- [Data provided]
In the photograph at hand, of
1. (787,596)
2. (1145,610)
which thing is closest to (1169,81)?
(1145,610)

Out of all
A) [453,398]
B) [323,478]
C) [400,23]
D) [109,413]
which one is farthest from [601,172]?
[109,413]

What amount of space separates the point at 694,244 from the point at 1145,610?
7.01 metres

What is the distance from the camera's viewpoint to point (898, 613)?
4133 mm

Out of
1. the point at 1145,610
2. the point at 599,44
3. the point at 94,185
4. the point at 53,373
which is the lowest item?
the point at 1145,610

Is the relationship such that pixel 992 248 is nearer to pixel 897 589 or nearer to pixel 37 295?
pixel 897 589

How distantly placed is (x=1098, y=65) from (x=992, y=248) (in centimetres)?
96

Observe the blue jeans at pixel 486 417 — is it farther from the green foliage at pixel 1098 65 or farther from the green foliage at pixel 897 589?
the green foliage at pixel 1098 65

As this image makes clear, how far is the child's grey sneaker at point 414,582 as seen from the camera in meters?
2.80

- [Given problem] Reproduce only the lines running from the one that contains "What amount of" to the last line of the records.

- [The output]
What amount of space separates the point at 694,244 from the point at 1145,610?
7.01 metres

What is the distance from the camera's viewpoint to point (898, 613)?
4133 mm

Out of
1. the point at 1145,610
2. the point at 599,44
3. the point at 94,185
4. the point at 53,373
which is the lowest item?
the point at 1145,610

Is the relationship such that pixel 992 248 is nearer to pixel 897 589 or nearer to pixel 37 295?
pixel 897 589

How distantly placed is (x=1098, y=65) from (x=992, y=248) (in centimetres)?
96

Observe the blue jeans at pixel 486 417 — is it farther from the green foliage at pixel 1098 65 or farther from the green foliage at pixel 897 589?
the green foliage at pixel 1098 65

As this image makes clear, how far is the child's grey sneaker at point 414,582 as seen from the camera in meters?
2.80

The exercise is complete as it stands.